**Supplied passage:**
Okay, now, listen, let me tell you something that I did. I’ve had my head digitized. And they put this laser and they put it around you like this and they digitized my face. And I made a lot of faces and smiled and, and, made a sad face. So they’ve got it all on digital.


Out of words does the image of Brando appear, pixelating at the edges. In attending to what we hear spoken in the tapes, we receive a non-linear timeline of life, (it is difficult to discern at what points in time the sound is being recorded,) transitioning forwards and backwards in recollection and experience, whilst equipoised against the fixed moment of his own, sculptured face; the tape recorder, in regard to what is selected by the documentary, qualifies a form of time travel for the listener to participate. ‘You are the memories,’ Brando reflects, and yet it is important that we consider which ‘memories’ in particular are being remembered, perhaps imagined, or at least edited for the purpose of the documentary to deliver its specific narrative. In tape we receive a portrait of the voice in the act of remembering:

Now let your mind drift way back in time […] it is like a wonderful, soft dream, and that soft wind blowing, that’s a wind that you can trust.

The tape ‘is a soft, semi-imaginary space’, confers Steven Connor, ‘soft, and ‘live’ in a sense that the groove of the record [is] not’, a quality of sound that captures, much like a photograph, an aspect of time in the moment of its happening. Tape is predicated on taking voice, as well as its eventual loss – the semblance of a former voice, dream or thought – enabling us to recall what can no longer be remembered, or at least an effort toward such a state. Similar to Listen to Me Marlon, the essayistic documentary Nick’s Film: Lightning Over Water (1980), directed by Wim Wenders, is also one ‘created in the cutting room’, the assemblage of its material ‘functioning on a principle of shifting levels of reality.’ Lightning Over Water navigates the final days and memories of the life of Nicholas Ray – the director of films Rebel Without a Cause (1955), King of Kings (1961)– whose production of We Can’t Go Home Again (1972 – 1979), and attitude toward his own, impending death, is traced by interviews, VHS and select tape recordings. Lightning Over Water is less a documentary and more a thinly-fictionalised, collaborative exposé of the real-life relationship between the two directors, a document of suffering and tragedy as much as an essayistic self-portrait of a fallen American icon. ‘Like other Wenders film,’ writes Timothy Corrigan, ‘the confrontation is the subjective one between a lost body and a consciousness attempting to retrieve it’, a revival secured in the various chemical and material formats employed by the feature. Early in the documentary, an aged Nicholas Ray wakes and picks up a tape recorder:

I had a dream …[singing]I had a dream the other night, sing on, brother, sing … [normal]I had a dream about a goddam musical, in Venezuela.

**Items:**
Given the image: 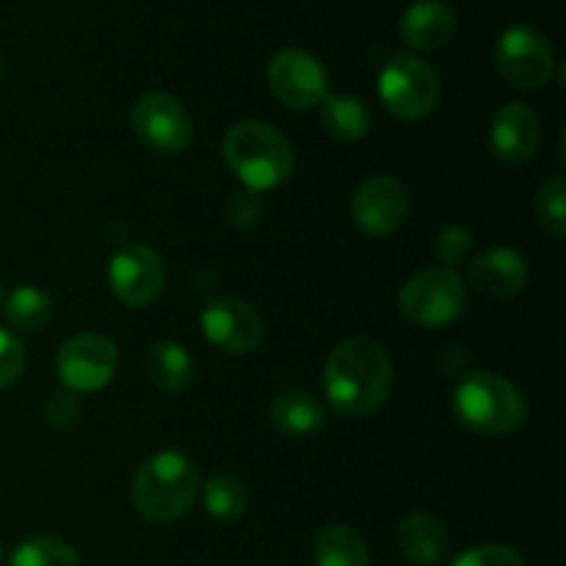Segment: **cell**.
Listing matches in <instances>:
<instances>
[{
  "label": "cell",
  "instance_id": "1",
  "mask_svg": "<svg viewBox=\"0 0 566 566\" xmlns=\"http://www.w3.org/2000/svg\"><path fill=\"white\" fill-rule=\"evenodd\" d=\"M392 363L370 337H352L332 348L324 365V390L332 409L346 418H368L387 401Z\"/></svg>",
  "mask_w": 566,
  "mask_h": 566
},
{
  "label": "cell",
  "instance_id": "2",
  "mask_svg": "<svg viewBox=\"0 0 566 566\" xmlns=\"http://www.w3.org/2000/svg\"><path fill=\"white\" fill-rule=\"evenodd\" d=\"M224 160L249 191H271L293 175V147L265 122H238L224 136Z\"/></svg>",
  "mask_w": 566,
  "mask_h": 566
},
{
  "label": "cell",
  "instance_id": "3",
  "mask_svg": "<svg viewBox=\"0 0 566 566\" xmlns=\"http://www.w3.org/2000/svg\"><path fill=\"white\" fill-rule=\"evenodd\" d=\"M453 415L470 431L484 437L514 434L528 418L523 392L492 370H475L459 379L453 392Z\"/></svg>",
  "mask_w": 566,
  "mask_h": 566
},
{
  "label": "cell",
  "instance_id": "4",
  "mask_svg": "<svg viewBox=\"0 0 566 566\" xmlns=\"http://www.w3.org/2000/svg\"><path fill=\"white\" fill-rule=\"evenodd\" d=\"M197 490V464L180 451H160L138 468L133 479V503L149 523H171L188 512Z\"/></svg>",
  "mask_w": 566,
  "mask_h": 566
},
{
  "label": "cell",
  "instance_id": "5",
  "mask_svg": "<svg viewBox=\"0 0 566 566\" xmlns=\"http://www.w3.org/2000/svg\"><path fill=\"white\" fill-rule=\"evenodd\" d=\"M468 287L451 269H426L407 280L398 293V307L409 324L420 329H440L453 324L468 310Z\"/></svg>",
  "mask_w": 566,
  "mask_h": 566
},
{
  "label": "cell",
  "instance_id": "6",
  "mask_svg": "<svg viewBox=\"0 0 566 566\" xmlns=\"http://www.w3.org/2000/svg\"><path fill=\"white\" fill-rule=\"evenodd\" d=\"M379 97L392 116L415 122L429 116L440 99V77L412 53H396L379 72Z\"/></svg>",
  "mask_w": 566,
  "mask_h": 566
},
{
  "label": "cell",
  "instance_id": "7",
  "mask_svg": "<svg viewBox=\"0 0 566 566\" xmlns=\"http://www.w3.org/2000/svg\"><path fill=\"white\" fill-rule=\"evenodd\" d=\"M495 66L503 81L523 92L547 86L556 70L551 42L531 25H512L497 36Z\"/></svg>",
  "mask_w": 566,
  "mask_h": 566
},
{
  "label": "cell",
  "instance_id": "8",
  "mask_svg": "<svg viewBox=\"0 0 566 566\" xmlns=\"http://www.w3.org/2000/svg\"><path fill=\"white\" fill-rule=\"evenodd\" d=\"M116 368H119V352L108 337L97 332L72 335L55 357V374L75 396L103 390L114 379Z\"/></svg>",
  "mask_w": 566,
  "mask_h": 566
},
{
  "label": "cell",
  "instance_id": "9",
  "mask_svg": "<svg viewBox=\"0 0 566 566\" xmlns=\"http://www.w3.org/2000/svg\"><path fill=\"white\" fill-rule=\"evenodd\" d=\"M133 130L144 147L158 155H180L191 144L193 122L177 97L166 92L144 94L133 105Z\"/></svg>",
  "mask_w": 566,
  "mask_h": 566
},
{
  "label": "cell",
  "instance_id": "10",
  "mask_svg": "<svg viewBox=\"0 0 566 566\" xmlns=\"http://www.w3.org/2000/svg\"><path fill=\"white\" fill-rule=\"evenodd\" d=\"M269 86L287 108H313L324 103L329 77L313 53L298 48L280 50L269 64Z\"/></svg>",
  "mask_w": 566,
  "mask_h": 566
},
{
  "label": "cell",
  "instance_id": "11",
  "mask_svg": "<svg viewBox=\"0 0 566 566\" xmlns=\"http://www.w3.org/2000/svg\"><path fill=\"white\" fill-rule=\"evenodd\" d=\"M108 282L114 296L127 307H147L166 285V269L158 252L144 243H127L111 258Z\"/></svg>",
  "mask_w": 566,
  "mask_h": 566
},
{
  "label": "cell",
  "instance_id": "12",
  "mask_svg": "<svg viewBox=\"0 0 566 566\" xmlns=\"http://www.w3.org/2000/svg\"><path fill=\"white\" fill-rule=\"evenodd\" d=\"M354 224L368 235H390L409 216V191L398 177L379 175L365 180L352 199Z\"/></svg>",
  "mask_w": 566,
  "mask_h": 566
},
{
  "label": "cell",
  "instance_id": "13",
  "mask_svg": "<svg viewBox=\"0 0 566 566\" xmlns=\"http://www.w3.org/2000/svg\"><path fill=\"white\" fill-rule=\"evenodd\" d=\"M202 332L208 343L224 354H252L263 340V321L252 304L241 298H219L202 313Z\"/></svg>",
  "mask_w": 566,
  "mask_h": 566
},
{
  "label": "cell",
  "instance_id": "14",
  "mask_svg": "<svg viewBox=\"0 0 566 566\" xmlns=\"http://www.w3.org/2000/svg\"><path fill=\"white\" fill-rule=\"evenodd\" d=\"M542 142V122L536 111L525 103H509L492 119L490 144L497 160L517 166L536 153Z\"/></svg>",
  "mask_w": 566,
  "mask_h": 566
},
{
  "label": "cell",
  "instance_id": "15",
  "mask_svg": "<svg viewBox=\"0 0 566 566\" xmlns=\"http://www.w3.org/2000/svg\"><path fill=\"white\" fill-rule=\"evenodd\" d=\"M398 31H401L407 48L418 50V53H431L451 42L453 31H457V14L442 0H418L403 11Z\"/></svg>",
  "mask_w": 566,
  "mask_h": 566
},
{
  "label": "cell",
  "instance_id": "16",
  "mask_svg": "<svg viewBox=\"0 0 566 566\" xmlns=\"http://www.w3.org/2000/svg\"><path fill=\"white\" fill-rule=\"evenodd\" d=\"M470 280L484 296H517L528 285V263H525L523 254L512 252V249H490L473 260Z\"/></svg>",
  "mask_w": 566,
  "mask_h": 566
},
{
  "label": "cell",
  "instance_id": "17",
  "mask_svg": "<svg viewBox=\"0 0 566 566\" xmlns=\"http://www.w3.org/2000/svg\"><path fill=\"white\" fill-rule=\"evenodd\" d=\"M396 542L401 556L409 564L437 566L448 553V534L440 520L429 514H409L396 531Z\"/></svg>",
  "mask_w": 566,
  "mask_h": 566
},
{
  "label": "cell",
  "instance_id": "18",
  "mask_svg": "<svg viewBox=\"0 0 566 566\" xmlns=\"http://www.w3.org/2000/svg\"><path fill=\"white\" fill-rule=\"evenodd\" d=\"M271 423L287 440H302V437H310L324 429L326 415L318 398L302 390H291L282 392L271 403Z\"/></svg>",
  "mask_w": 566,
  "mask_h": 566
},
{
  "label": "cell",
  "instance_id": "19",
  "mask_svg": "<svg viewBox=\"0 0 566 566\" xmlns=\"http://www.w3.org/2000/svg\"><path fill=\"white\" fill-rule=\"evenodd\" d=\"M147 374L160 392H182L193 379V359L180 343L160 340L149 352Z\"/></svg>",
  "mask_w": 566,
  "mask_h": 566
},
{
  "label": "cell",
  "instance_id": "20",
  "mask_svg": "<svg viewBox=\"0 0 566 566\" xmlns=\"http://www.w3.org/2000/svg\"><path fill=\"white\" fill-rule=\"evenodd\" d=\"M315 566H370L368 545L348 525H329L315 539Z\"/></svg>",
  "mask_w": 566,
  "mask_h": 566
},
{
  "label": "cell",
  "instance_id": "21",
  "mask_svg": "<svg viewBox=\"0 0 566 566\" xmlns=\"http://www.w3.org/2000/svg\"><path fill=\"white\" fill-rule=\"evenodd\" d=\"M321 122L326 130L343 142H359L370 130V114L365 103L352 94H326Z\"/></svg>",
  "mask_w": 566,
  "mask_h": 566
},
{
  "label": "cell",
  "instance_id": "22",
  "mask_svg": "<svg viewBox=\"0 0 566 566\" xmlns=\"http://www.w3.org/2000/svg\"><path fill=\"white\" fill-rule=\"evenodd\" d=\"M6 318L20 332H42L53 318V302L42 287L22 285L6 298Z\"/></svg>",
  "mask_w": 566,
  "mask_h": 566
},
{
  "label": "cell",
  "instance_id": "23",
  "mask_svg": "<svg viewBox=\"0 0 566 566\" xmlns=\"http://www.w3.org/2000/svg\"><path fill=\"white\" fill-rule=\"evenodd\" d=\"M202 501L205 512L213 520H219V523H235V520H241L247 514L249 506L247 490L232 475H216V479H210L202 490Z\"/></svg>",
  "mask_w": 566,
  "mask_h": 566
},
{
  "label": "cell",
  "instance_id": "24",
  "mask_svg": "<svg viewBox=\"0 0 566 566\" xmlns=\"http://www.w3.org/2000/svg\"><path fill=\"white\" fill-rule=\"evenodd\" d=\"M9 566H81V556L59 536H31L11 553Z\"/></svg>",
  "mask_w": 566,
  "mask_h": 566
},
{
  "label": "cell",
  "instance_id": "25",
  "mask_svg": "<svg viewBox=\"0 0 566 566\" xmlns=\"http://www.w3.org/2000/svg\"><path fill=\"white\" fill-rule=\"evenodd\" d=\"M536 219L547 235H566V182L562 175L547 177L536 191Z\"/></svg>",
  "mask_w": 566,
  "mask_h": 566
},
{
  "label": "cell",
  "instance_id": "26",
  "mask_svg": "<svg viewBox=\"0 0 566 566\" xmlns=\"http://www.w3.org/2000/svg\"><path fill=\"white\" fill-rule=\"evenodd\" d=\"M470 252H473V235H470V230H464L459 224H448L437 232L434 254L442 263V269L453 271L459 263H464L470 258Z\"/></svg>",
  "mask_w": 566,
  "mask_h": 566
},
{
  "label": "cell",
  "instance_id": "27",
  "mask_svg": "<svg viewBox=\"0 0 566 566\" xmlns=\"http://www.w3.org/2000/svg\"><path fill=\"white\" fill-rule=\"evenodd\" d=\"M25 370V346L17 335L0 326V390L14 385Z\"/></svg>",
  "mask_w": 566,
  "mask_h": 566
},
{
  "label": "cell",
  "instance_id": "28",
  "mask_svg": "<svg viewBox=\"0 0 566 566\" xmlns=\"http://www.w3.org/2000/svg\"><path fill=\"white\" fill-rule=\"evenodd\" d=\"M260 213H263V205H260V197L254 191H232L224 202V219L227 224L235 227V230H249L260 221Z\"/></svg>",
  "mask_w": 566,
  "mask_h": 566
},
{
  "label": "cell",
  "instance_id": "29",
  "mask_svg": "<svg viewBox=\"0 0 566 566\" xmlns=\"http://www.w3.org/2000/svg\"><path fill=\"white\" fill-rule=\"evenodd\" d=\"M453 566H525V562L506 545H481L464 551Z\"/></svg>",
  "mask_w": 566,
  "mask_h": 566
},
{
  "label": "cell",
  "instance_id": "30",
  "mask_svg": "<svg viewBox=\"0 0 566 566\" xmlns=\"http://www.w3.org/2000/svg\"><path fill=\"white\" fill-rule=\"evenodd\" d=\"M83 415V407L81 401H77L75 392H55V396L48 398V403H44V420H48V426H53V429H70V426H75L77 420H81Z\"/></svg>",
  "mask_w": 566,
  "mask_h": 566
},
{
  "label": "cell",
  "instance_id": "31",
  "mask_svg": "<svg viewBox=\"0 0 566 566\" xmlns=\"http://www.w3.org/2000/svg\"><path fill=\"white\" fill-rule=\"evenodd\" d=\"M470 368V354L462 346H446L440 354V370L446 376H459L462 379L464 370Z\"/></svg>",
  "mask_w": 566,
  "mask_h": 566
},
{
  "label": "cell",
  "instance_id": "32",
  "mask_svg": "<svg viewBox=\"0 0 566 566\" xmlns=\"http://www.w3.org/2000/svg\"><path fill=\"white\" fill-rule=\"evenodd\" d=\"M0 558H3V545H0Z\"/></svg>",
  "mask_w": 566,
  "mask_h": 566
},
{
  "label": "cell",
  "instance_id": "33",
  "mask_svg": "<svg viewBox=\"0 0 566 566\" xmlns=\"http://www.w3.org/2000/svg\"><path fill=\"white\" fill-rule=\"evenodd\" d=\"M0 293H3V291H0Z\"/></svg>",
  "mask_w": 566,
  "mask_h": 566
}]
</instances>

**What to do:**
a) According to the passage on tape and memory, why do the Brando tapes give the listener a non-linear timeline of his life? Answer in one to three sentences.
b) Extract the section of the passage on tape and memory that begins with the words "Okay, now, listen, let" and ends with the words "all on digital.".

**Results of the tasks:**
a) It is hard to tell when each recording was made, and what is heard moves forwards and backwards through recollection and experience. The tapes therefore offer no straight chronological order.

b)
Okay, now, listen, let me tell you something that I did. I’ve had my head digitized. And they put this laser and they put it around you like this and they digitized my face. And I made a lot of faces and smiled and, and, made a sad face. So they’ve got it all on digital.